A novel Technique to Fight Parkinson’s Disease

A team of scientists consisting of an Iranian researcher has reported on their scientific progress made in the field of deep magnetic stimulation of the brain, through which it suggests that Parkinson's disease can be fought.

The Dutch university medical center at Maastricht UMC and the German Max-Planck and KIT institutes, with collaboration of “Ali Jahanshahi”, an Iranian researcher at the University of Maastricht, have announced a scientific breakthrough in magnetic deep brain stimulation.

More than six million people suffer from Parkinson’s disease in all over the world.

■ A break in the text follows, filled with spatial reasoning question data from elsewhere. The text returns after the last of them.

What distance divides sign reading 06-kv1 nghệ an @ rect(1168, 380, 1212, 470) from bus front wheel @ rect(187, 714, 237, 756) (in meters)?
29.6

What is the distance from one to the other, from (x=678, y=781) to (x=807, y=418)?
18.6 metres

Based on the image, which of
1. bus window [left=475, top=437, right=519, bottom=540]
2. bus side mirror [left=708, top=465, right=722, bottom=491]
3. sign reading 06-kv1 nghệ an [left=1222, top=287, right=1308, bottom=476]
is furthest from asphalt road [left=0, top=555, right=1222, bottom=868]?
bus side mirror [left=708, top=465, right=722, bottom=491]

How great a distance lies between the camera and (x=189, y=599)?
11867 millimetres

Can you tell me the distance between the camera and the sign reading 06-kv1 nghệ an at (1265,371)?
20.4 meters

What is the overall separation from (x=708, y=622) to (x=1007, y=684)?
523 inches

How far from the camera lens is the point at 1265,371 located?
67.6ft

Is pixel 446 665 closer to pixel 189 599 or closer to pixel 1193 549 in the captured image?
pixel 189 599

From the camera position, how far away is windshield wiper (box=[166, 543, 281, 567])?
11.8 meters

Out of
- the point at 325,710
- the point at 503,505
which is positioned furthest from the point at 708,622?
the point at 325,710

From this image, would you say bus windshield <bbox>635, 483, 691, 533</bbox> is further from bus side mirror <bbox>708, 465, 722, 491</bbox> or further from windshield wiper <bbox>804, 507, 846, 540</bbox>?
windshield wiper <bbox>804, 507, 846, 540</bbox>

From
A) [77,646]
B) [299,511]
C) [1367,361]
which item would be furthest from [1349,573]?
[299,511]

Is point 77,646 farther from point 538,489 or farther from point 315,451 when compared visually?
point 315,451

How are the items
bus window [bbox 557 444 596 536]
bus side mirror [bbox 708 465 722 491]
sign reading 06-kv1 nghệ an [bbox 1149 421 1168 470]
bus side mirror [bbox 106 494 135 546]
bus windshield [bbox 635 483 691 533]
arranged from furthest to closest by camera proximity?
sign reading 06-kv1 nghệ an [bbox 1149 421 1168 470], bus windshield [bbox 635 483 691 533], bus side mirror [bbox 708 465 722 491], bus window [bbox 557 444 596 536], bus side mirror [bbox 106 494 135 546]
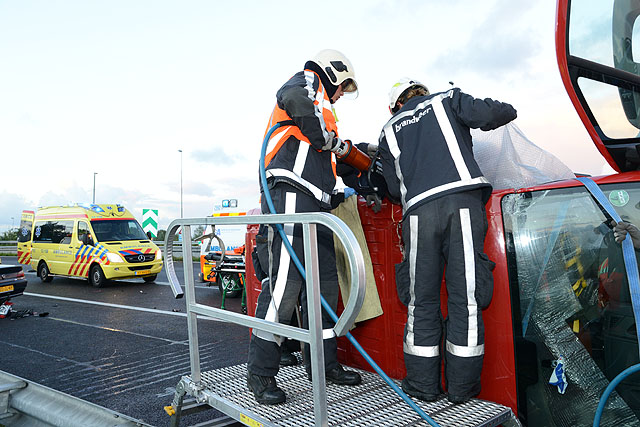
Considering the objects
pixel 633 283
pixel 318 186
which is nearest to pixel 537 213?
pixel 633 283

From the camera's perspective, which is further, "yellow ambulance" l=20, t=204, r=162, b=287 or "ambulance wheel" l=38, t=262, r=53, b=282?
"ambulance wheel" l=38, t=262, r=53, b=282

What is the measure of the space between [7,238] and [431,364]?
120 ft

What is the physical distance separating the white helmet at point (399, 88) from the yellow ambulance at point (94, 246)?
1093 cm

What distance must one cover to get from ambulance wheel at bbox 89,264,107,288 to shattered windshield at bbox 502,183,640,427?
39.9 ft

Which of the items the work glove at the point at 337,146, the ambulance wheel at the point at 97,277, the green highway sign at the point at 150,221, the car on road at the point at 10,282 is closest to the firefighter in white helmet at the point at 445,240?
the work glove at the point at 337,146

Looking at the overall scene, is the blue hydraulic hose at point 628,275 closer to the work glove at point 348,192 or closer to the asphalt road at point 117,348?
the work glove at point 348,192

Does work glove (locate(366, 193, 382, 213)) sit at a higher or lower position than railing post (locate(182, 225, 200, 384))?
higher

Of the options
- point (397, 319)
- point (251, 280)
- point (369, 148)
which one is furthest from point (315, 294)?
point (251, 280)

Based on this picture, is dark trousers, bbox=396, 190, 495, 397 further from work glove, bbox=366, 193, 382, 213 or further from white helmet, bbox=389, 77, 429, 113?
white helmet, bbox=389, 77, 429, 113

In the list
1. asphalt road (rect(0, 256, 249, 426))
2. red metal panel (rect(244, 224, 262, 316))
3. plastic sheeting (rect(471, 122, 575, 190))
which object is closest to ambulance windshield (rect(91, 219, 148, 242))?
asphalt road (rect(0, 256, 249, 426))

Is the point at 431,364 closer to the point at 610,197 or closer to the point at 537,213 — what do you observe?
the point at 537,213

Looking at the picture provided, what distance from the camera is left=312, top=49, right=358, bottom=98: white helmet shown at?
3094 mm

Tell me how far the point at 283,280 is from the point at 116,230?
469 inches

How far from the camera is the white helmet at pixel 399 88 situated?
3.04 meters
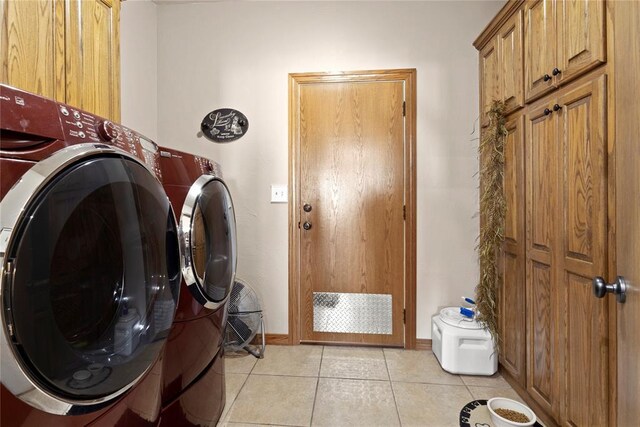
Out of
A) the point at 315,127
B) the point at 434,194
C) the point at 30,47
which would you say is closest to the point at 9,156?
the point at 30,47

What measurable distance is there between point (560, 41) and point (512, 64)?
0.43 metres

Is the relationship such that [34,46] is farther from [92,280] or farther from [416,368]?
[416,368]

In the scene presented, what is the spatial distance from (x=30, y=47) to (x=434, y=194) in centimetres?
226

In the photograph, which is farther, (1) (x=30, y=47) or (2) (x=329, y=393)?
(2) (x=329, y=393)

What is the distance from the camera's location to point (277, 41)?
2.38 meters

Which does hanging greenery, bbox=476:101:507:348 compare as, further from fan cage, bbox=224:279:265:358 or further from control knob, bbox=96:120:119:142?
control knob, bbox=96:120:119:142

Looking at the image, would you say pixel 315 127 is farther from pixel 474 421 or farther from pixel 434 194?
pixel 474 421

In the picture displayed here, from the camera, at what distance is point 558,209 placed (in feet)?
4.49

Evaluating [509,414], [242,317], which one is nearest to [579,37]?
[509,414]

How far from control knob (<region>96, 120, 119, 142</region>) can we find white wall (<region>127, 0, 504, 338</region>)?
1.59m

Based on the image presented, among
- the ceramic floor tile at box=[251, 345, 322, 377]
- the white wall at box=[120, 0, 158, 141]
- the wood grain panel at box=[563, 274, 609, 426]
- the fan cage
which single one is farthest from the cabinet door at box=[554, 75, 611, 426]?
the white wall at box=[120, 0, 158, 141]

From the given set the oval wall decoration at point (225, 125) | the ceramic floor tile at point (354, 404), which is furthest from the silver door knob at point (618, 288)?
the oval wall decoration at point (225, 125)

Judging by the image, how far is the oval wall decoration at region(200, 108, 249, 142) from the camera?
239 centimetres

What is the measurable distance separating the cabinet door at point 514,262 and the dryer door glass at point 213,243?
4.98 ft
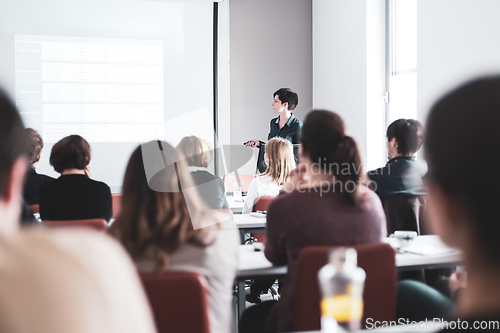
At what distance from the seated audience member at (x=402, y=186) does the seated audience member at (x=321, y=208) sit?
93 cm

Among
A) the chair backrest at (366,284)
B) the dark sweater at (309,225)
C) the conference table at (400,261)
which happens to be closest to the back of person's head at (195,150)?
the conference table at (400,261)

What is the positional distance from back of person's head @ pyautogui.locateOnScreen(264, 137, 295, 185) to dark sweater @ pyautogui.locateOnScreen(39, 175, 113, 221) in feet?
4.40

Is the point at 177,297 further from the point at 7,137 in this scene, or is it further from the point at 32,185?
the point at 32,185

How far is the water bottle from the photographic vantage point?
1.34 meters

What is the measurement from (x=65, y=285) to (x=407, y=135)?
8.02ft

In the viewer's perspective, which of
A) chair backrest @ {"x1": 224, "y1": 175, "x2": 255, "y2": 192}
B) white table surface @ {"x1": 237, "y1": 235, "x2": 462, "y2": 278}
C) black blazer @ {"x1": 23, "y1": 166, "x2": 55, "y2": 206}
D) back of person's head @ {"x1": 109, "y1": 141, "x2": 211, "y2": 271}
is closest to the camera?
back of person's head @ {"x1": 109, "y1": 141, "x2": 211, "y2": 271}

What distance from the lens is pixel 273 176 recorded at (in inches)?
127

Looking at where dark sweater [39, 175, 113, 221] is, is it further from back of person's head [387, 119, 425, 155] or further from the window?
the window

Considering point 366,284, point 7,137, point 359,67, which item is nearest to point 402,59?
point 359,67

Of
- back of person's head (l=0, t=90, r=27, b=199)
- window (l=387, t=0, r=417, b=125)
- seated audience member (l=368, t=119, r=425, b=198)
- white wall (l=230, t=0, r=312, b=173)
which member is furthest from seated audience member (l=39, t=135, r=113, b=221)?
window (l=387, t=0, r=417, b=125)

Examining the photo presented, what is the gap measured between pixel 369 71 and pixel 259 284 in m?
3.00

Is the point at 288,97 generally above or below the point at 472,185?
above

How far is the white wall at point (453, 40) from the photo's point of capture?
330 centimetres

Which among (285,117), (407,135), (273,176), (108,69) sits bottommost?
(273,176)
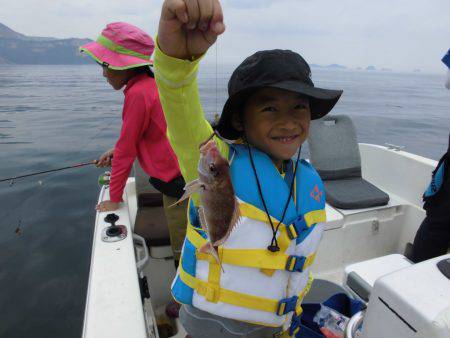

This disease is often treated with what is known as “deep brain stimulation,” whereby a patient has centimeter-long electrodes implanted into their brain that stimulate certain areas.

It is a technique that is improving all the time, however, it has some drawbacks including fairly major surgery and also a patient has to undergo surgery not just for one time but several times. This is due to the fact that electrical stimulator is connected to a battery that must be replaced every couple of years.

This is why scientists from various institutes in a joint project have figured out a different method that entails electrically charged nanoparticles being inserted into the brain instead. At just 50 nanometers in size, these nanoparticles are a thousand times smaller than a human hair. Once inserted into the brain, they can wirelessly stimulate the affected areas via a magnetic field.

“This is a major breakthrough in the field of deep brain stimulation,” says Ali Jahanshahi. “In future research, we intend to further study the possibilities and limitations of this new technology.” Jahanshahi recently received a grant from the Netherlands Organisation for Scientific Research (NWO) to carry out the research.